**Job**
Starting at the line that contains "How distantly are" and continuing through the end of the listing, rewrite those lines as a numbered list, leaving out blank lines.
-- BEGIN --
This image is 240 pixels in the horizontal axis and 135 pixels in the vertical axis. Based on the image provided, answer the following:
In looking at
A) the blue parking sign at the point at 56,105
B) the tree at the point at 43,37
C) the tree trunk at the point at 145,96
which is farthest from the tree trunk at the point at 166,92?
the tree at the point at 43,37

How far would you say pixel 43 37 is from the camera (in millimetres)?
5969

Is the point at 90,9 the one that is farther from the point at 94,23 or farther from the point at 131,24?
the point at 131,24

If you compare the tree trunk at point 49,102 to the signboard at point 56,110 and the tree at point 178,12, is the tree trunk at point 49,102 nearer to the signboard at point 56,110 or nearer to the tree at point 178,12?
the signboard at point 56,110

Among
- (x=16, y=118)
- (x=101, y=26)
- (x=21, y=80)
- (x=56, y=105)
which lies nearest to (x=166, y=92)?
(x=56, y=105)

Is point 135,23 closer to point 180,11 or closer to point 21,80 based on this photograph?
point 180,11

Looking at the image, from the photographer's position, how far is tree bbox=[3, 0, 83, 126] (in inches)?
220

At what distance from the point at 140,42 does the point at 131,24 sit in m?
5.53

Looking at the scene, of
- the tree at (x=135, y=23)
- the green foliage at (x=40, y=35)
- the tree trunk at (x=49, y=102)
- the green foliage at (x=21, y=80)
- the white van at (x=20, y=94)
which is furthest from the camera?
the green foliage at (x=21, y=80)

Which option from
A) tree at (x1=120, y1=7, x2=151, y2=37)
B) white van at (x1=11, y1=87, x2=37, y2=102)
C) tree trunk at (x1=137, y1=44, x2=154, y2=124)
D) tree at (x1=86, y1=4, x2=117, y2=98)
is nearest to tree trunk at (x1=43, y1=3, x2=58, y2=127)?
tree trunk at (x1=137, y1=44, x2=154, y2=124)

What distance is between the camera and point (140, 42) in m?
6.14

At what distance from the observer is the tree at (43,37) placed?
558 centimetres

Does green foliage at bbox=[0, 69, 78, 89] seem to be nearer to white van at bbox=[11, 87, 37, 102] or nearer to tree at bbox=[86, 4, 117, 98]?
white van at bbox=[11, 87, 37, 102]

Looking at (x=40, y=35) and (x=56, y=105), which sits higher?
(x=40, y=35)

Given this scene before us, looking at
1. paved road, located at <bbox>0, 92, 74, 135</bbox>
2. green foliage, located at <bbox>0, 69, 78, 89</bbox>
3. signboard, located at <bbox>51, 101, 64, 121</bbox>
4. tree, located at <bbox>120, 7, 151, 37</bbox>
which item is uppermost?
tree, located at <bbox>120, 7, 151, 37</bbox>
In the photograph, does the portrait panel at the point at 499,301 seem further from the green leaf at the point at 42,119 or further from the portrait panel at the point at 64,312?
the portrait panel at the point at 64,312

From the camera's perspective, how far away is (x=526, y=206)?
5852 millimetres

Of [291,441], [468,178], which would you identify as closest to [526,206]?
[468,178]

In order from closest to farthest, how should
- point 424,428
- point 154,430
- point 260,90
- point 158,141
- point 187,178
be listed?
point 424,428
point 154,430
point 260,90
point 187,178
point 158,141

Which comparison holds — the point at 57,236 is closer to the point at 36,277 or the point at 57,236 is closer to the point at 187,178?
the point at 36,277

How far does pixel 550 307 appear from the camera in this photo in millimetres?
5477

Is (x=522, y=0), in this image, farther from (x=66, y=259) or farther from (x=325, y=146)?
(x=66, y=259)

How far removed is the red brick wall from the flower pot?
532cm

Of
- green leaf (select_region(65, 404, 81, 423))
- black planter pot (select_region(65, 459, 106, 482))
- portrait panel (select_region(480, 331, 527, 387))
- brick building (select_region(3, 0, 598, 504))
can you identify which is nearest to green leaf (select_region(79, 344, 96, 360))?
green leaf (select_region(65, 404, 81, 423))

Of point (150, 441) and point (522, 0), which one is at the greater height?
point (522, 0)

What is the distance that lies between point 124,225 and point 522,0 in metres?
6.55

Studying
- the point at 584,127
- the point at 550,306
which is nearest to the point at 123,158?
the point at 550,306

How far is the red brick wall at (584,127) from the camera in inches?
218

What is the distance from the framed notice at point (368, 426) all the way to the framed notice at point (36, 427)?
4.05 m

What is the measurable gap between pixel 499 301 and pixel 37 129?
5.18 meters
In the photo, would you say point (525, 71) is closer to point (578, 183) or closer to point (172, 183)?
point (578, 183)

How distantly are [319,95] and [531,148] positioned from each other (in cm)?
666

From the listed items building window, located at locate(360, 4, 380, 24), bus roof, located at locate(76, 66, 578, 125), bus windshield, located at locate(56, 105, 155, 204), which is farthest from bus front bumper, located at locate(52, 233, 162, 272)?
-- END --
**Written response**
1. How distantly are [319,95] and [531,148] positioned from each other (in cm)?
2. 666
3. From the listed items building window, located at locate(360, 4, 380, 24), bus roof, located at locate(76, 66, 578, 125), bus windshield, located at locate(56, 105, 155, 204), which is farthest from bus front bumper, located at locate(52, 233, 162, 272)?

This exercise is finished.